Search code examples
pythonmmaplarge-files

Removing a large multi-line string from a very large file


I have a 10 GB text file, from which I want to find and delete a multi-line chunk. This chunk is given as another 10 MB text file, constituting a contentious section appearing once in the large file and spanning complete lines.
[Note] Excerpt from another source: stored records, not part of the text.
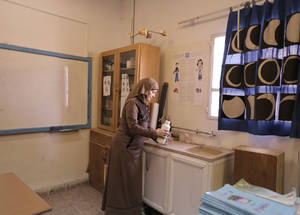 """The science lab lacks a proper disposal system and space for each student to conduct experiments as required by the curriculum,"" said Lama Hourani, a science teacher at Qusor Girls' School. ""Students are not actively engaged; they are more in the observer seat."" © 2016 UNRWA Photo by Ahmad al-Ameen"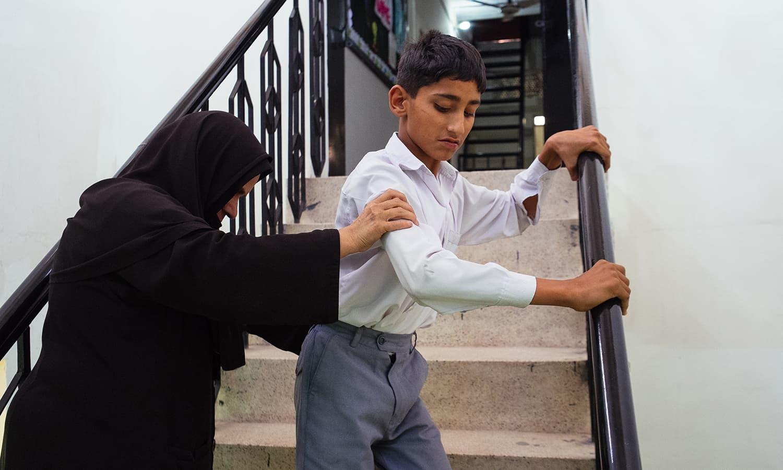 ایک ٹیچر ایک بچے کو سیڑھیاں اترنے میں مدد دے رہی ہیں۔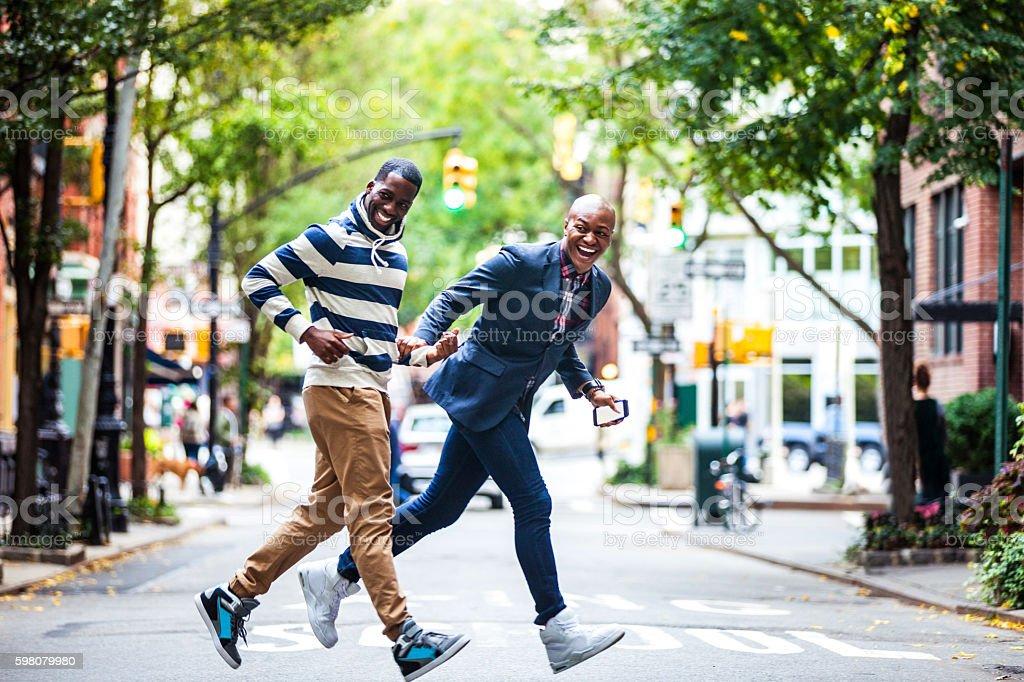 Men couple crossing the street New York City stock photo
Assuming I do not have enough memory to process the whole 10 GB in memory, what would be the easiest way to do so in some scripting language?

Example:

big.txt:

...

I have a 10 GB text file, from which I want to find and delete a multi-line chunk.

This chunk is given as another 10 MB text file,

constituting a contentious section appearing once in the large file and spanning complete lines.

Assuming I do not have enough memory to process the whole 10 GB in memory,

what would be the easiest way to do so in some scripting language?

...

chunk.txt:

This chunk is given as another 10 MB text file,

constituting a contentious section appearing once in the large file and spanning complete lines.

result.txt:

...

I have a 10 GB text file, from which I want to find and delete a multi-line chunk.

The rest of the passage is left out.